Is this an identity that you would assign to yourself?
And I would suspect the answer is yes.
If one,
You believe,
Even if you can't see it right now,
That you are making progress in the depths or the darkness of loss,
That there is something happening here,
Even if you can't explain why,
Even if that just feels like faith,
Believing without seeing.
If you believe that you're making progress,
Even in the depths of loss,
You might be a grief grower.
Two,
If you understand that grief is with you for the long haul,
That this thing is not going to go away,
And it probably isn't supposed to,
Then you might be a grief grower.
And then finally,
If you know that it is possible to build a beautiful life around loss,
Even if you can't see how right now or why that would be possible for you,
Then you're probably already a grief grower.
And I need you to know,
As more episodes of this podcast come out,
As we grow this garden of grief together,
I am not gonna tell you gotta let things go.
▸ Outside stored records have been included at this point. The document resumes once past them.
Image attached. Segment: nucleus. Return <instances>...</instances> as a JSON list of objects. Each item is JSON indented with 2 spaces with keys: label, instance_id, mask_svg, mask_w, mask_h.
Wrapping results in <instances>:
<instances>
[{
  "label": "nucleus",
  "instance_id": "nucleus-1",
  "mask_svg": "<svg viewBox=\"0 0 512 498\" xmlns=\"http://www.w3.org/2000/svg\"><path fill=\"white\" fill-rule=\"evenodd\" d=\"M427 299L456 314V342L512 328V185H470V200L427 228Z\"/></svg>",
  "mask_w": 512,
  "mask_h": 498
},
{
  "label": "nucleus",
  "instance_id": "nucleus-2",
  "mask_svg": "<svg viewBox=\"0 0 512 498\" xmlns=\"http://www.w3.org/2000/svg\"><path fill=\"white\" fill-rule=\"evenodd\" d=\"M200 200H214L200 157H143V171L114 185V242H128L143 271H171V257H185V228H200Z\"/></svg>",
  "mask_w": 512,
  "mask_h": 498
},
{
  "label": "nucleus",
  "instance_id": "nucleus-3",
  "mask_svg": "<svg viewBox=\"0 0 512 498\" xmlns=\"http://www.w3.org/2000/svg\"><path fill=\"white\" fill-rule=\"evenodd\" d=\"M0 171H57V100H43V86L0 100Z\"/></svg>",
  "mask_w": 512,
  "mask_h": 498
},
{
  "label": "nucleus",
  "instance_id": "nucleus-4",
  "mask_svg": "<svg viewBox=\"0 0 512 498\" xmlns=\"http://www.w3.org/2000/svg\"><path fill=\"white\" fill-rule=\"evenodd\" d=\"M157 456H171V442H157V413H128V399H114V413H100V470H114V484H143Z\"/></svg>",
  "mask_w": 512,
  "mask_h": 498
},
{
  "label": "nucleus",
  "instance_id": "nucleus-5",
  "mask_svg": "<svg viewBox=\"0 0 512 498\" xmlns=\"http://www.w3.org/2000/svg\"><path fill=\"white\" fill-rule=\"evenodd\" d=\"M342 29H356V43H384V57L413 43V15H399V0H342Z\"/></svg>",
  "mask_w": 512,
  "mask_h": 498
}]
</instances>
This is not the space for that,
Regardless of what society or the media or your friends and family tell you.
You do not have to meet any single person or any large forces expectations for how you grieve.
You get the autonomy and the power to carry grief with you in a way that makes sense for your loss,
And a way that makes space for your loss,
As well as everything else that makes up the grand ever-evolving garden of your own life.
You get to decide what goes there.
You get to decide what stays there,
And for how long,
And how you want to honor the things that cannot be moved or uprooted.
And as we close this out here,
I want to say I am so,
So honored to have you here for this first episode of Grief Grower,
And for all of our episodes to come.
There are so many ways that we grieve,
And there are so many ways that we can honor our grief and grow with it,
Instead of trying to,
As society continues to tell us or demand of us,
To push it down,
To stuff it away,
To get over it,
To let go,
To find closure,
And to move on already.
It is simply not a sustainable way to live.
And I am just so grateful to share space and time with you each week.
This is the place where we're gonna grow through grief together.